Return the passage of the text on the "Europe in a suitcase" project from "After the opening" up to and including "the global peace.", copied word for word.

**Text under study:**
==================================================
The Europe-Georgia Institute and the Friedrich Naumann Foundation invited a group of European politicians, journalists and representatives of civic sector and academia to Georgia within the Europe in a suitcase project.

The opening event of the "Europe in a suitcase" project was dedicated to the United Kingdom and was held on 22 October 2019. The presenters were a representative of British Liberal Democrats, Imad Ahmed, an economist and a PhD researcher at University College London, who spoke about “The current political situation in the UK and the role of the Liberal Democrats in British politics” and former Ambassador of Georgia to the United Kingdom Ambassador Giorgi Badridze, who made a presentation about “Brexit: Implications for Britain and Europe”.

This meeting was the first attempt to create a tradition of Oliver Wardrop Discussions aiming to bring together British and Georgian politicians and young leaders and foster dialogue and cooperation between the countries and will be held annually.

After the opening in Tbilisi the project continued in Khashuri with presentation by participant from Bosnia and Herzegovina Dr. Valida Repova Niksic on Ethno-nationalist populism in Bosnia and Herzegovina and in Gori with the presentation by participant from Ukraine Dr. Dmitro Iarovyi on Winner takes it all: Ukrainian society during and after the monocoalition of the presidential party in the Parliament. The participants also visited the occupation line in Khurvaleti. The next day participants visited Marneuli, where Ataberk Ozcan, participant from Turkey, spoke on Between support and confrontation: Civic society, Media facing populism and Mtskheta, with Georgian participant Salome Rurua speaking about Populism as a threat to the global peace.

The final meeting was held in Telavi with a presentation by participant from Armenia Asya Malamyan on Are all populists the same (Observation of Political Agendas of Populists in post-soviet Countries) and followed by a presentation by a participant from Russia Nikita Lyakhovetskiy speaking about Populism in modern day Russia.

The “Europe in a suitcase” is the continuation of an international project series which up to 2013 had been implemented by the European Academy Berlin with the support of the Robert Bosch Stiftung and other foundations.
==================================================
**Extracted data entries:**
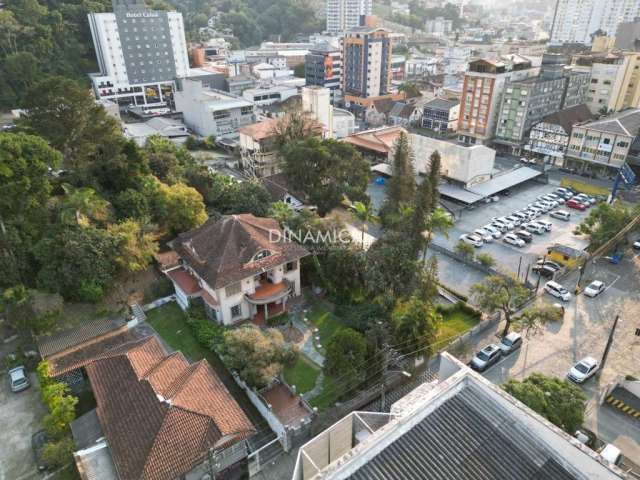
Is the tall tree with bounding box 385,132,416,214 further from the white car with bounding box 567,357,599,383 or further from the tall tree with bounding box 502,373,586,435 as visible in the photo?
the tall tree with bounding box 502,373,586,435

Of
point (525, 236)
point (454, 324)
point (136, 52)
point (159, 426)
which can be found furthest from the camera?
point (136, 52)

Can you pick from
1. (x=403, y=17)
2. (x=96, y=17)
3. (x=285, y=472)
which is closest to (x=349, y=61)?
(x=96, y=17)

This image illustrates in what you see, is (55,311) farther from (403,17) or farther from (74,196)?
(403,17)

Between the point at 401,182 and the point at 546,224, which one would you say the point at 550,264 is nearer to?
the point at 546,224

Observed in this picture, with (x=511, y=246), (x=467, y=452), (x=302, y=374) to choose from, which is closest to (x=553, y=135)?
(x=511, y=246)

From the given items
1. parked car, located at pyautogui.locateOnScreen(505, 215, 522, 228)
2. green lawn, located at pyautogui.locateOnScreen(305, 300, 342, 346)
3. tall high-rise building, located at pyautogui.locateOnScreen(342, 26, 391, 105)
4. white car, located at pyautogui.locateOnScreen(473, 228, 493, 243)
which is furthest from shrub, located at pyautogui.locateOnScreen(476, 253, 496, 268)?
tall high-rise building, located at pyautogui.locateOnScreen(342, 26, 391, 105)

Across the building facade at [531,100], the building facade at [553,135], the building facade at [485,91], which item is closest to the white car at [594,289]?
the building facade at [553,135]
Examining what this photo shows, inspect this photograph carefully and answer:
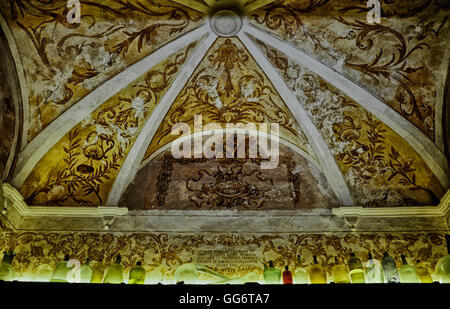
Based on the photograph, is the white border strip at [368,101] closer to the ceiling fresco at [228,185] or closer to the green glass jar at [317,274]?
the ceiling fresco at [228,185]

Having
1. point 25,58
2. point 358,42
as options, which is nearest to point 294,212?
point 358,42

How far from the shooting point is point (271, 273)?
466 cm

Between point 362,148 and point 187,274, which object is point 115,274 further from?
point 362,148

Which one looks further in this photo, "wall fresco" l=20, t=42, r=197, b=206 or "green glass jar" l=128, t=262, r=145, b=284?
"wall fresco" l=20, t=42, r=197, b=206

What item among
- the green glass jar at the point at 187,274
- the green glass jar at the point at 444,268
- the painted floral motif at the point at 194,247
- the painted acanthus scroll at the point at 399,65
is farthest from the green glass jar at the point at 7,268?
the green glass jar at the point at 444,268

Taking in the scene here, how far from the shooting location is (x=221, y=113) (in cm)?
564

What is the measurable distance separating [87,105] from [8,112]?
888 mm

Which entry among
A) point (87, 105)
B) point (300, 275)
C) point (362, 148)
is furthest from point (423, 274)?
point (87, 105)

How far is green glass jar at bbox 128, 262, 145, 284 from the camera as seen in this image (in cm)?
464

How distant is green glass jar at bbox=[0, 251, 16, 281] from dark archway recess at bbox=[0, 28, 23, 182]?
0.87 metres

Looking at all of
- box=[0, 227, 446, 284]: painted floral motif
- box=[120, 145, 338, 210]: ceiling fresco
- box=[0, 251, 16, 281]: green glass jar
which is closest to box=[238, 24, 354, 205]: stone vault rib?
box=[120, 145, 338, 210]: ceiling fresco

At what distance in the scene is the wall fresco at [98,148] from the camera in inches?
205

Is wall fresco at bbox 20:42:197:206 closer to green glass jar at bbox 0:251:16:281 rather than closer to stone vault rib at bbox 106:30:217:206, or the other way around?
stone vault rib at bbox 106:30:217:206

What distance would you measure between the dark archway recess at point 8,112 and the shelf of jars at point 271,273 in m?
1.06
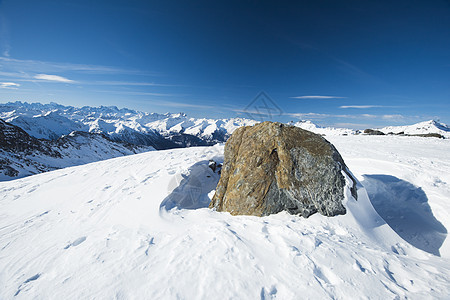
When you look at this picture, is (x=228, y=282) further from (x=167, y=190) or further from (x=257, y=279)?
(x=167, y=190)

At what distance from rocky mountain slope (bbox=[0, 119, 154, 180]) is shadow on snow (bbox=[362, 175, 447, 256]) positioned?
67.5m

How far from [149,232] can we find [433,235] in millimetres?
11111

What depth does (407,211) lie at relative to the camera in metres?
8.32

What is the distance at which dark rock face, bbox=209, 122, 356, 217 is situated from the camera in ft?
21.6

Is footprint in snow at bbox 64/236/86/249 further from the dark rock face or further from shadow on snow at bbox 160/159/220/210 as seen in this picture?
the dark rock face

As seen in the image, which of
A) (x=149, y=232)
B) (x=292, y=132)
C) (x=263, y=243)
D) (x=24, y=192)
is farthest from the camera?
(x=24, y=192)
==================================================
**Finished exercise:**
After the opening in Tbilisi the project continued in Khashuri with presentation by participant from Bosnia and Herzegovina Dr. Valida Repova Niksic on Ethno-nationalist populism in Bosnia and Herzegovina and in Gori with the presentation by participant from Ukraine Dr. Dmitro Iarovyi on Winner takes it all: Ukrainian society during and after the monocoalition of the presidential party in the Parliament. The participants also visited the occupation line in Khurvaleti. The next day participants visited Marneuli, where Ataberk Ozcan, participant from Turkey, spoke on Between support and confrontation: Civic society, Media facing populism and Mtskheta, with Georgian participant Salome Rurua speaking about Populism as a threat to the global peace.